← Back to Hub

Q-Learning Improvement Research

Each team member picks one topic to research and implement

📈 Learning Rate Strategies

Function to modify: get_learning_rate() in w19d2_starter.py

What is Learning Rate?

The learning rate (α) controls how much new information overrides old information during Q-value updates.

Q(s,a) ← Q(s,a) + α × [r + γ × max Q(s') - Q(s,a)]

High Learning Rate (0.5-1.0)

Fast adaptation to new experiences. Risk: Unstable, may forget good policies.

Low Learning Rate (0.01-0.1)

Stable, gradual learning. Risk: Slow convergence, may get stuck.

Improvement Ideas

1. Time-Based Decay Easy

Start with high learning rate, decay over time:

# In get_learning_rate(): def get_learning_rate(self, state=None): return self.learning_rate * (0.999 ** self.total_updates)
  • Allows fast early learning, then stabilizes
  • Try different decay factors: 0.999, 0.9995, 0.9999

2. Per-State Learning Rate Medium

Track visits to each state, decrease learning rate for frequently visited states:

# Add to __init__(): self.visit_counts = {} # In get_learning_rate(): def get_learning_rate(self, state=None): if state not in self.visit_counts: self.visit_counts[state] = 0 self.visit_counts[state] += 1 return 1.0 / self.visit_counts[state]
  • Guarantees convergence (Robbins-Monro conditions)
  • Well-studied states get smaller updates

3. Scheduled Decay Easy

Step-based decay at specific intervals:

def get_learning_rate(self, state=None): episode = self.total_updates // 500 if episode < 100: return 0.5 if episode < 300: return 0.2 return 0.05

Resources

Pitfall to Avoid

Don't decay the learning rate too quickly!
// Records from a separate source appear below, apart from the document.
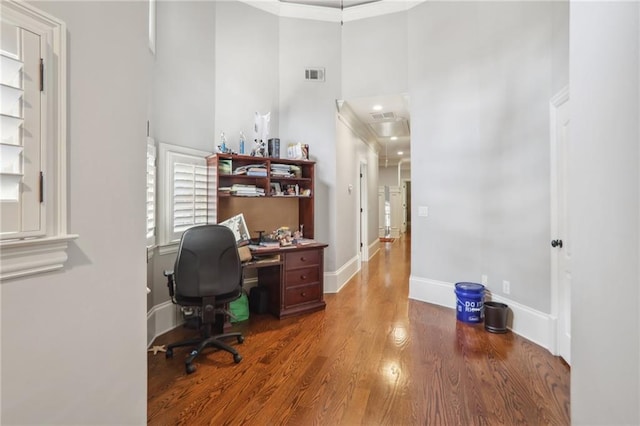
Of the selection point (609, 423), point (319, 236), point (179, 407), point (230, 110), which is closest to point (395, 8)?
point (230, 110)

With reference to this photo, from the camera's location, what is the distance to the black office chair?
2.39 m

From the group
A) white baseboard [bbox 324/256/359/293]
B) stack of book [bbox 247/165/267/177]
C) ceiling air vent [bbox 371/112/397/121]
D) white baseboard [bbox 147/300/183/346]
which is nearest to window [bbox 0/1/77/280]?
white baseboard [bbox 147/300/183/346]

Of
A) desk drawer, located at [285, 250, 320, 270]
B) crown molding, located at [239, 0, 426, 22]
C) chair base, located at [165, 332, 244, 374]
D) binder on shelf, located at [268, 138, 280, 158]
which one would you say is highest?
crown molding, located at [239, 0, 426, 22]

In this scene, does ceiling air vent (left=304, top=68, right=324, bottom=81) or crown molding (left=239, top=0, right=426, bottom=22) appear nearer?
crown molding (left=239, top=0, right=426, bottom=22)

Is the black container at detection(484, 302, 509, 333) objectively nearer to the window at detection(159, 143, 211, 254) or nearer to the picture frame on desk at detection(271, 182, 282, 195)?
the picture frame on desk at detection(271, 182, 282, 195)


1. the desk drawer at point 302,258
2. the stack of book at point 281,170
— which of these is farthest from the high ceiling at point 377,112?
the desk drawer at point 302,258

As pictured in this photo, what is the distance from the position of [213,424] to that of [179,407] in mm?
306

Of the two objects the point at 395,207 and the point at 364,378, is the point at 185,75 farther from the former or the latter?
the point at 395,207

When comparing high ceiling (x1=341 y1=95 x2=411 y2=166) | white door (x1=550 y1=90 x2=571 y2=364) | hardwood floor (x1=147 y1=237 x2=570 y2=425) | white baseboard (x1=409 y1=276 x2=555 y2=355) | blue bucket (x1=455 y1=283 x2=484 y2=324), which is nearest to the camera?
hardwood floor (x1=147 y1=237 x2=570 y2=425)

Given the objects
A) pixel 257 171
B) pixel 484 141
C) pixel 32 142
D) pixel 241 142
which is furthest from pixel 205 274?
pixel 484 141

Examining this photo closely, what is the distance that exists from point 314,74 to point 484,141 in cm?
242

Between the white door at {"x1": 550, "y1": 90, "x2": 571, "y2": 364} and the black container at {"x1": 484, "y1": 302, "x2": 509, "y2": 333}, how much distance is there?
1.52 ft

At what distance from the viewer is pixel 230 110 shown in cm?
377

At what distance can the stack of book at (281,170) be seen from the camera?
12.2ft
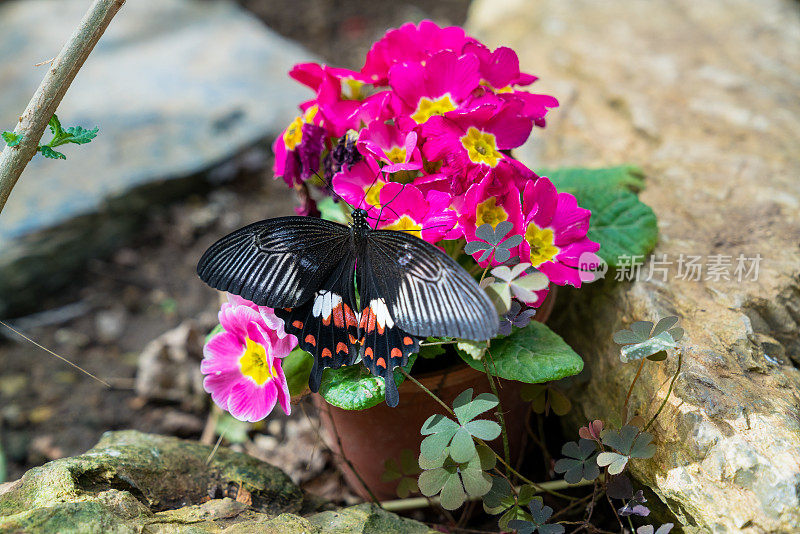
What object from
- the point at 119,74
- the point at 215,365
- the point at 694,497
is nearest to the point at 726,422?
the point at 694,497

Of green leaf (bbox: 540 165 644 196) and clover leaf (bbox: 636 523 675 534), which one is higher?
green leaf (bbox: 540 165 644 196)

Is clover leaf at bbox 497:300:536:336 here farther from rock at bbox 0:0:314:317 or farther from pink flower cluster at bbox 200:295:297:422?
rock at bbox 0:0:314:317

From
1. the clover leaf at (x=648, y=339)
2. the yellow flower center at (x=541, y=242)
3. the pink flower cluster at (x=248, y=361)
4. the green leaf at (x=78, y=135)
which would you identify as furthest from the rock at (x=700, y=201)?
the green leaf at (x=78, y=135)

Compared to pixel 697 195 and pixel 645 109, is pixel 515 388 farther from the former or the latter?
pixel 645 109

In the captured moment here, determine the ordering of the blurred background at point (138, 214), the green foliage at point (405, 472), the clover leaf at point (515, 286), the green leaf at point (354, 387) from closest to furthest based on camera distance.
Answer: the clover leaf at point (515, 286) → the green leaf at point (354, 387) → the green foliage at point (405, 472) → the blurred background at point (138, 214)

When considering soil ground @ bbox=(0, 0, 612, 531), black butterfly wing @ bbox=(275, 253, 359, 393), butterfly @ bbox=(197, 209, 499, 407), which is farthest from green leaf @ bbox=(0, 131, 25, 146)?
soil ground @ bbox=(0, 0, 612, 531)

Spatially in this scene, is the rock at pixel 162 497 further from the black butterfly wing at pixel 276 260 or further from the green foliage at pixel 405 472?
the black butterfly wing at pixel 276 260
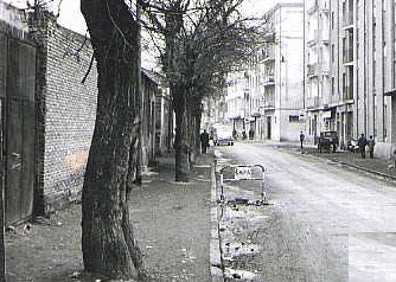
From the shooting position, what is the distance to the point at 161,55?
21.5 m

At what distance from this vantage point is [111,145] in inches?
294

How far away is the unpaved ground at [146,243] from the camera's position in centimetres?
805

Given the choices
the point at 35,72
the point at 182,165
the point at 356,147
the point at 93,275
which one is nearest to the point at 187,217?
the point at 35,72

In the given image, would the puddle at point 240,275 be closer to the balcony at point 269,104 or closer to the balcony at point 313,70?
the balcony at point 313,70

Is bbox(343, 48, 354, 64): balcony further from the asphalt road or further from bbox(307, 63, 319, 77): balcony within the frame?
the asphalt road

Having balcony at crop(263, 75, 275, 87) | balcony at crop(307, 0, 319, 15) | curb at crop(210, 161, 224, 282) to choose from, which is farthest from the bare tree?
balcony at crop(263, 75, 275, 87)

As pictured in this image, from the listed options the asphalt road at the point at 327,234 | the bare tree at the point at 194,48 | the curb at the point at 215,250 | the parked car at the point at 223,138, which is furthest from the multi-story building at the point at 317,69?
the curb at the point at 215,250

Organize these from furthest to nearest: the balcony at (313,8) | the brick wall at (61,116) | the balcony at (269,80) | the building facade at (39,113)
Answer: the balcony at (269,80) → the balcony at (313,8) → the brick wall at (61,116) → the building facade at (39,113)

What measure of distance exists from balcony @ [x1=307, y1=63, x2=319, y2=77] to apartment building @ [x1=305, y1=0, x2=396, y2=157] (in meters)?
0.06

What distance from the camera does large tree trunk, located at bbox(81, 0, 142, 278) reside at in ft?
24.2

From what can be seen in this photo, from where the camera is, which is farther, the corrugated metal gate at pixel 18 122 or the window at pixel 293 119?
the window at pixel 293 119

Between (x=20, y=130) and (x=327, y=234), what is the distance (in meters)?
5.90

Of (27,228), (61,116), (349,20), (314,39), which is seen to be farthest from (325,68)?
(27,228)

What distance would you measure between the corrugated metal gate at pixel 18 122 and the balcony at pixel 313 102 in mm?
58223
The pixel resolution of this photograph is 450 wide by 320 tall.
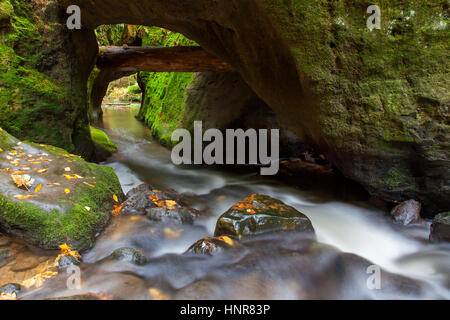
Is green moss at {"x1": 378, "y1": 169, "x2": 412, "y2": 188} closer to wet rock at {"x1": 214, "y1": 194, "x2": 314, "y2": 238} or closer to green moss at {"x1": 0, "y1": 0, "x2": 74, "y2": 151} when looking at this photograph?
wet rock at {"x1": 214, "y1": 194, "x2": 314, "y2": 238}

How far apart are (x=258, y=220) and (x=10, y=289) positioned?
7.52 feet

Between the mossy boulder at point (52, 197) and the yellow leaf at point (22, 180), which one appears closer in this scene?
the mossy boulder at point (52, 197)

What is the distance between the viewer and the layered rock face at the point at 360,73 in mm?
3109

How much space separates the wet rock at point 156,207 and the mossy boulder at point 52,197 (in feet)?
0.77

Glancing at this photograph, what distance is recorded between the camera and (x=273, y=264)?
2748 mm

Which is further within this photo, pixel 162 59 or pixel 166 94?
pixel 166 94

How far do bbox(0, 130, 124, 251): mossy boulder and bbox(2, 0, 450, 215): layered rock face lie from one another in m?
1.07

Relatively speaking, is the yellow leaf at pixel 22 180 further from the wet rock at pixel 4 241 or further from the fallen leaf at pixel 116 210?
the fallen leaf at pixel 116 210

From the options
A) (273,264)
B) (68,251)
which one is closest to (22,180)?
(68,251)

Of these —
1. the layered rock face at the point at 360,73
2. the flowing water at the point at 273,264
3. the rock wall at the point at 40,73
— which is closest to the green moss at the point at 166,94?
the rock wall at the point at 40,73

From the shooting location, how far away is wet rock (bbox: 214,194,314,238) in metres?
3.10

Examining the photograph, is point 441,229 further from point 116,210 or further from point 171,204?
point 116,210

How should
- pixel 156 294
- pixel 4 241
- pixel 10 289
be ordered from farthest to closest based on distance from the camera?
pixel 4 241, pixel 156 294, pixel 10 289

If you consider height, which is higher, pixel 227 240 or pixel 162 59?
pixel 162 59
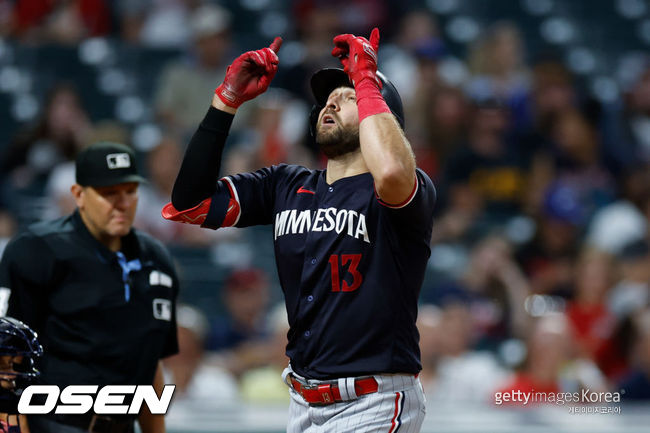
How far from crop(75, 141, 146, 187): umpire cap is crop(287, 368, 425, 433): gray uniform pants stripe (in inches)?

If it reaches 0 too soon, the agent stops learning entirely.

🔍 Exploration Strategies

Function to modify: select_action() in w19d2_starter.py

The Exploration-Exploitation Dilemma

Should the agent try new things (explore) or stick with what works (exploit)?

Too Much Exploration

Agent keeps trying random actions even when it knows good ones. Score never improves.

Too Little Exploration

Agent gets stuck with suboptimal policy because it never discovers better actions.

Improvement Ideas

1. Boltzmann/Softmax Exploration Medium

Instead of random exploration, choose actions probabilistically based on Q-values:

def select_action(self, state, training=True): discrete_state = self.discretize(state) q_values = self.q_table[discrete_state] temperature = 1.0 # Higher = more random exp_q = np.exp(q_values / temperature) probs = exp_q / np.sum(exp_q) return np.random.choice([0, 1], p=probs)
  • Better actions more likely to be chosen
  • Still explores, but prefers promising actions
  • Try temperature values: 0.5, 1.0, 2.0

2. Linear Epsilon Decay Easy

Decay epsilon linearly instead of exponentially:

# Replace decay_epsilon() method: def decay_epsilon(self, episode): decay_steps = 400 # Reach epsilon_end after this many episodes self.epsilon = max( self.epsilon_end, self.epsilon_start - (episode / decay_steps) * (self.epsilon_start - self.epsilon_end) )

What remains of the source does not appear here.